Exercise brief ->
Copy the stretch of the records from the line containing "Which one is closest" through the line containing "Answer: point (136, 105)" word for word, leaving out the pictures.

Material provided ->
>> START

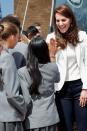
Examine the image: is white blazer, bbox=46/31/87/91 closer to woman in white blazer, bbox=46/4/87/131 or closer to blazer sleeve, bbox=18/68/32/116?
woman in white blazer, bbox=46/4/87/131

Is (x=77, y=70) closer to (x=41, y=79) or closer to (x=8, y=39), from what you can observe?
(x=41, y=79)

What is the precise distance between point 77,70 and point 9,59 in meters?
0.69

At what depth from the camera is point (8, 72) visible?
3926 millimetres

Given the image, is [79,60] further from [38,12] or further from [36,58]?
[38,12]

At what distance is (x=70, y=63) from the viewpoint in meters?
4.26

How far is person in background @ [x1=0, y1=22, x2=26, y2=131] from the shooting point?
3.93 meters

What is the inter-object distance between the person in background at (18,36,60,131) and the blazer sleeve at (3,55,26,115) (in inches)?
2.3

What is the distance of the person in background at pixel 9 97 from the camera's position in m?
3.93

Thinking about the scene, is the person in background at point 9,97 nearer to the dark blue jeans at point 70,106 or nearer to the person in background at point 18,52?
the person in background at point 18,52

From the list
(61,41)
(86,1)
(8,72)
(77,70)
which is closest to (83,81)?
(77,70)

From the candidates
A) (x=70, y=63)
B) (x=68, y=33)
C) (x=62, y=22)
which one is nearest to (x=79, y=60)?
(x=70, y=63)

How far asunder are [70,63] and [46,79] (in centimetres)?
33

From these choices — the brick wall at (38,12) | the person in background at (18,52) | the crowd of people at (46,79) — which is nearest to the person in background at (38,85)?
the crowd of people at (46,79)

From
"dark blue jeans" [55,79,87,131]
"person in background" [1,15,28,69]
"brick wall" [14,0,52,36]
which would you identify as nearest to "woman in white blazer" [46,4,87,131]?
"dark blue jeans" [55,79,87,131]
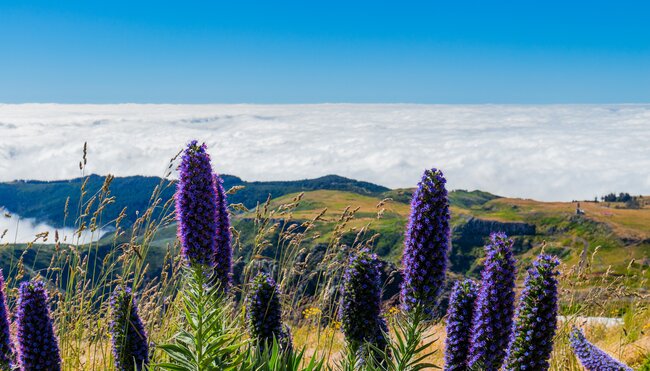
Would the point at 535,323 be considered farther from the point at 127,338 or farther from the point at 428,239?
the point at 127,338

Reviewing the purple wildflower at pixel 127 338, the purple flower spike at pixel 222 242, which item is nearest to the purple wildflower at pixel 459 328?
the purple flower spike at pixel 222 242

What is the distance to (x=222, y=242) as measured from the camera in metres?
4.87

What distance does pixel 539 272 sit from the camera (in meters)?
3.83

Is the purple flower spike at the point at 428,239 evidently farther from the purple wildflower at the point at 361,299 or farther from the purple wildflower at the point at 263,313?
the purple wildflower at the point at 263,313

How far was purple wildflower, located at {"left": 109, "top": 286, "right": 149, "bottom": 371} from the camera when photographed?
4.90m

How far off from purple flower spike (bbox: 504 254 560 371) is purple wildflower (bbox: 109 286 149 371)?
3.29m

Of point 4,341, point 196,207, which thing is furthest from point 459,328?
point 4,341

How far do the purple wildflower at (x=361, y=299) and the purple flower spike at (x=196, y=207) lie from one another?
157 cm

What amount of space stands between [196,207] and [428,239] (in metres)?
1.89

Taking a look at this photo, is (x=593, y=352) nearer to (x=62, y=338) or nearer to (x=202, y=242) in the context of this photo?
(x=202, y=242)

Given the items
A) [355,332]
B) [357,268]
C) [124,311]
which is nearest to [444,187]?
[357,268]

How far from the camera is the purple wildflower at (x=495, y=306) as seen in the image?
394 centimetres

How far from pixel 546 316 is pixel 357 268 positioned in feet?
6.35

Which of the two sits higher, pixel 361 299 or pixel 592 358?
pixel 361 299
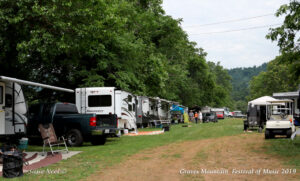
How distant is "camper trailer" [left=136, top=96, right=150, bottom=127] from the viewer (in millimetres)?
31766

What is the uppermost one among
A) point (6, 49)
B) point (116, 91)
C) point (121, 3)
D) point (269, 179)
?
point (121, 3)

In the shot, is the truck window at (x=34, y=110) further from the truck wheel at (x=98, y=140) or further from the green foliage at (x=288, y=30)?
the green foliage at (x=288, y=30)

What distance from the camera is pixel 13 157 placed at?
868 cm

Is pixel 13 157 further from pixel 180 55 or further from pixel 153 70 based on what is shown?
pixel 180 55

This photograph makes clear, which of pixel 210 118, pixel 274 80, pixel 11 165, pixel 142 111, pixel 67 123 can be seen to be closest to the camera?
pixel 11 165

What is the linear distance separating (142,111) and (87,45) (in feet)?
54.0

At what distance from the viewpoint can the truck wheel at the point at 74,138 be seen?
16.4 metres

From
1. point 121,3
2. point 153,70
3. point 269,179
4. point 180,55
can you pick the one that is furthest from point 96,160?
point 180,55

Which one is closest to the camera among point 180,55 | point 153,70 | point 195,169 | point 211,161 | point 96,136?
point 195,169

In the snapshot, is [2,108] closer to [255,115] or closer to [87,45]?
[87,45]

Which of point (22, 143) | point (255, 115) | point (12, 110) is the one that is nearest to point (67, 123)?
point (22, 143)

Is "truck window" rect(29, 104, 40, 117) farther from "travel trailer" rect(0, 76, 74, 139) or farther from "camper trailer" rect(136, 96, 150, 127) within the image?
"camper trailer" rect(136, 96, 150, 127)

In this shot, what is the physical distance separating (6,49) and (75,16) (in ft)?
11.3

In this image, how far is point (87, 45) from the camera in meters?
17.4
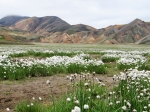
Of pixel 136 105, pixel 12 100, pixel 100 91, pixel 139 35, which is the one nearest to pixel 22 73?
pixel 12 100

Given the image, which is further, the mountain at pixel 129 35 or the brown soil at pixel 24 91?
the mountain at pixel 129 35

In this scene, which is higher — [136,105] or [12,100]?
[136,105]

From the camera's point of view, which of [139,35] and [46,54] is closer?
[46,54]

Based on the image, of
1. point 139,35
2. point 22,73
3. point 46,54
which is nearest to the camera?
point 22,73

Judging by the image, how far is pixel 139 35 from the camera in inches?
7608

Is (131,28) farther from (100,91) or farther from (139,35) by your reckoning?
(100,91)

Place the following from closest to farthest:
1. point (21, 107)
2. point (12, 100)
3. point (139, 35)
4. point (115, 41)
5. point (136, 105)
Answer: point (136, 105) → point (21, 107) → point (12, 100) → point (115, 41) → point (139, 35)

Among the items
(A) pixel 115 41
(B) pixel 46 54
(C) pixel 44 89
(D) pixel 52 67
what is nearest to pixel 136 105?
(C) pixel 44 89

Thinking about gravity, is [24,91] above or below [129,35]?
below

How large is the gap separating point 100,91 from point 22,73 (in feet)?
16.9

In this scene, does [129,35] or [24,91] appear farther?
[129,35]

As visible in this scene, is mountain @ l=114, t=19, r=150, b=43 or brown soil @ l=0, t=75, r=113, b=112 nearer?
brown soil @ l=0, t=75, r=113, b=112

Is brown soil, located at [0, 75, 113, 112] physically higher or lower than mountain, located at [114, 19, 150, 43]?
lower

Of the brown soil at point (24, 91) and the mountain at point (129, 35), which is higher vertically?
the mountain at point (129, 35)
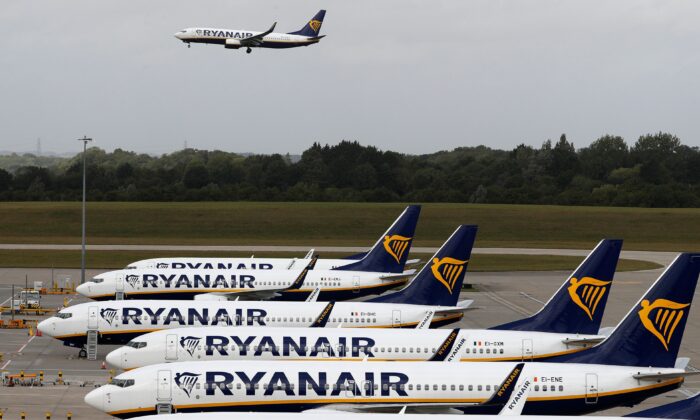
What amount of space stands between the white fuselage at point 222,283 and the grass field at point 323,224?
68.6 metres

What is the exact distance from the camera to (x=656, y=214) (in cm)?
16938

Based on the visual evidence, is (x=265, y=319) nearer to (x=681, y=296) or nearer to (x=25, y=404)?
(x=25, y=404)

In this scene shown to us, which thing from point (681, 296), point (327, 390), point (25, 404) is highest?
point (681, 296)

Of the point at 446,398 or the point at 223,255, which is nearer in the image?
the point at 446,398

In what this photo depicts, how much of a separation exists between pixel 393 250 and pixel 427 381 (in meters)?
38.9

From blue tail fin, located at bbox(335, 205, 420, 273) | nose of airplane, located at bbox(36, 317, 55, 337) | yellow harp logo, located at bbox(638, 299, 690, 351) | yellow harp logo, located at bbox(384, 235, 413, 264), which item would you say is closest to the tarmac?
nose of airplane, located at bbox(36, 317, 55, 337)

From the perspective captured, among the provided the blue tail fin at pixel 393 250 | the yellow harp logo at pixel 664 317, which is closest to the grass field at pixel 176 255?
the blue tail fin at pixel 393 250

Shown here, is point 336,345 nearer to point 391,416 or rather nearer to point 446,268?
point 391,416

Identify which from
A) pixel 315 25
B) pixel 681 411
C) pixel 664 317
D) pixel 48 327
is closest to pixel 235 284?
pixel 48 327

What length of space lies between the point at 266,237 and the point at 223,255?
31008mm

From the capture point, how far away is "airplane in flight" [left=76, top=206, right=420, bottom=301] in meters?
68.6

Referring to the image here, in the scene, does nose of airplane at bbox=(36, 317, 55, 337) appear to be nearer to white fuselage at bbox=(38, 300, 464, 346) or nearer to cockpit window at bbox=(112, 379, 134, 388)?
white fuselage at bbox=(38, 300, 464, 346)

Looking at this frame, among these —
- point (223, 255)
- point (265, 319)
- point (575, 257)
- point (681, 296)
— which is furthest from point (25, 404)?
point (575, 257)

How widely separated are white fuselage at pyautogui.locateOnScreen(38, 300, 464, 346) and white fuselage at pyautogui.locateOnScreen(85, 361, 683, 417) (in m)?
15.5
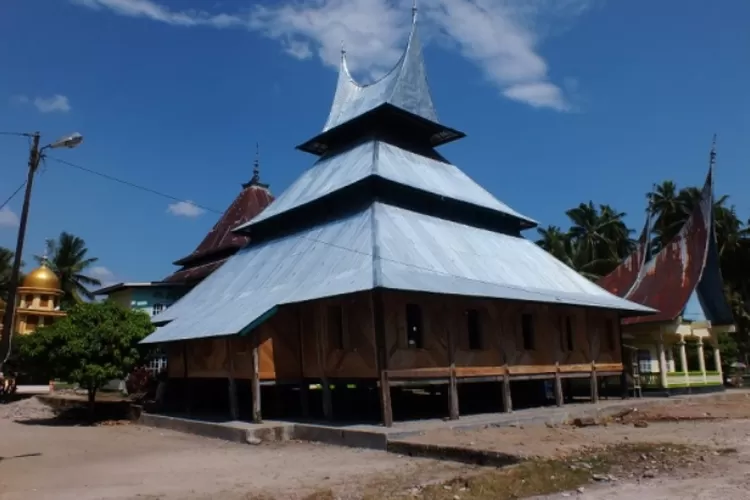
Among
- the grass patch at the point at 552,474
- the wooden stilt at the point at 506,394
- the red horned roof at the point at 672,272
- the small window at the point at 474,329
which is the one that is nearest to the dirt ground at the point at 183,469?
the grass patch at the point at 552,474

>> END

Solution for this task ->
Which one is closest to the camera among point 180,55 | point 153,70 | point 195,169 | point 211,161 | point 96,136?
point 195,169

In the snapshot, is [2,108] closer to [255,115] or closer to [87,45]?
[87,45]

Which of point (22, 143) | point (255, 115) | point (12, 110) is the one that is nearest to point (67, 123)?
point (22, 143)

Is "truck window" rect(29, 104, 40, 117) farther from "travel trailer" rect(0, 76, 74, 139) or farther from "camper trailer" rect(136, 96, 150, 127) within the image?
"camper trailer" rect(136, 96, 150, 127)

In this shot, what is the physical distance separating (6,49) and (75,16) (in ft)?
11.3

In this image, how far is point (87, 45) from the camera in meters?
17.4
Of pixel 136 105, pixel 12 100, pixel 100 91, pixel 139 35, which is the one nearest to pixel 22 73?
pixel 12 100

Given the image, which is further, the mountain at pixel 129 35 or the brown soil at pixel 24 91?
the mountain at pixel 129 35

In this scene, which is higher — [136,105] or [12,100]?
[136,105]

From the camera's point of view, which of [139,35] and [46,54] is closer?
[46,54]

Based on the image, of
1. point 139,35
2. point 22,73
3. point 46,54
which is nearest to the camera?
point 22,73

Judging by the image, how far is pixel 139 35 from the camera in inches?
7608

Is (131,28) farther from (100,91) or farther from (139,35) by your reckoning?
(100,91)

Place the following from closest to farthest:
1. point (21, 107)
2. point (12, 100)
3. point (139, 35)
4. point (115, 41)
5. point (136, 105)
Answer: point (136, 105) → point (21, 107) → point (12, 100) → point (115, 41) → point (139, 35)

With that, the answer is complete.